刚将人从剑上扶下来,风夜雨就看到游冰慢慢蹲下身,朝着一块大石头面壁,心中疑惑道:
“这石壁,有古怪?”
游冰也不回头,低头看着地上开出的一从小草,气游若丝的回答道:
“没事,我就是有点……晕剑。”
……
邛崃山不是特指某座孤峰,而是一片山脉,绵延五百里之广。

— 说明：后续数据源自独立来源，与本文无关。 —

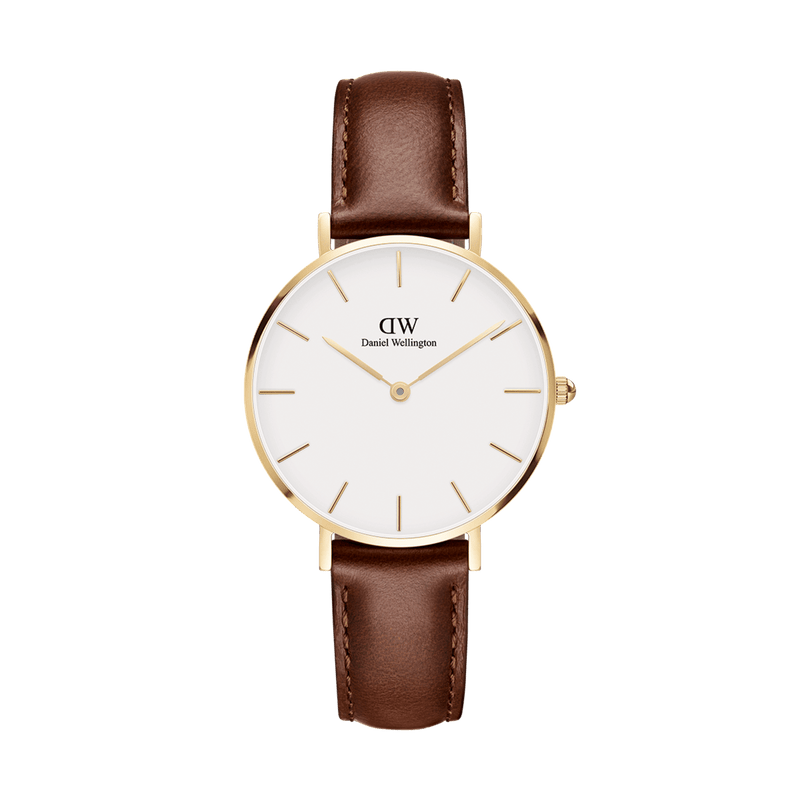 Daniel Wellington Petite St Mawes 32mm Watch DW00100550 Watch Direct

想要在这茫茫大山中,找寻一座小寺庙,不得不说,还是需要一番机缘的。
“看!机缘来了!”
风夜雨顺着游冰手指之处看去,只见不远处山林那层层叠叠草木缝隙中,有一袭灰色衣袍,正从另一方向往此处走来。在穿透树叶的阳光照耀下,那人头顶反射出金色光辉。
看来那应是那燃灯寺的僧人。如果这附近只有一座寺庙的话。
“那位师父!烦请留步!”游冰向着那僧人所在方向喊道。
随着游冰一声喊,那人停下脚步,站在原地四下张望。游冰和风夜雨前脚贴后脚赶到那僧人的面前,这才发现,这位“师傅”的脸很嫩,游冰估摸他的年纪大概和风夜雨一般大,都还未成年。
游冰诚恳的向面前的小和尚双手合十,作了个佛礼,
“小师父,打扰了!请问您知道燃灯寺怎么走吗?”
小和尚乍一听到那“燃灯寺”三个字,眼睛一亮:“你们要去燃灯寺?我就是燃灯寺的!刚打完柴。”

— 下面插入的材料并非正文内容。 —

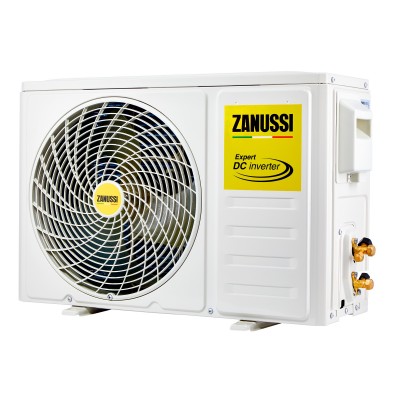 Сплит-система инверторного типа Zanussi Milano DC Inverter ZACS/I-09 HM/A23/N1 комплект Сплит-система инверторного типа Zanussi Milano DC Inverter ZACS/I-09 HM/A23/N1 комплект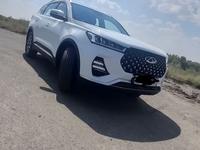 Chery Tiggo 7 Pro 2022 года за 10 000 000 тг. в Уральск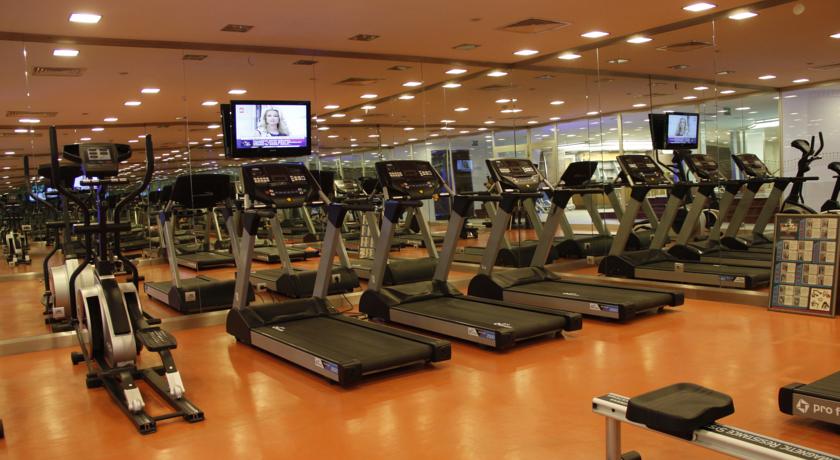 METROPOLİTAN HOTELS ANKARA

说着小和尚略转个身,让游冰他们看到他背后的一捆柴:“我正要回去呢,要不你们就直接跟我走吧!”
“那样太好不过了,多谢小师父!”
两人跟着那小和尚一起上了路。
这山间约莫是刚下过一场小雨,叶上还残留着颗颗圆润水珠。一路上,总有不同位置的残留雨滴折射出色彩斑斓的光线,那些叶面朝上的部分也都被洗得纤尘不染。

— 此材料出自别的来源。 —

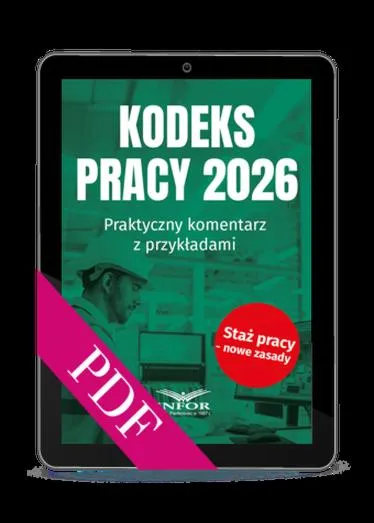 Zmiany w kodeksie pracy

“两位施主,你们仔细脚下,这山间本就路滑,如今刚下过雨,很多小水坑,你们当心些!哦,对了,可能还会有些不明显得泥沼,我们慢些走吧,免得弄脏你们的鞋。”
那小和尚自己虽然轻车熟路,但顾忌着身后两人,故而走着走着就时不时回头看看,提醒游冰二人哪里有水坑,哪里又有泥潭。
“多谢小师父提醒!我们二人会当心的。”
游冰一再谢过这位热心的小和尚,同时也不忘和人打听燃灯寺的具体情况。
毕竟燃灯寺这段只是游冰当初的一个构想,本来打算放到后期,让一直充当主角人生导师角色的鬼王能有个圆满,可惜没来得及细写,鬼王就被突然犯病的游冰给弄得魂飞魄散,再也没有机会真正回归阳世。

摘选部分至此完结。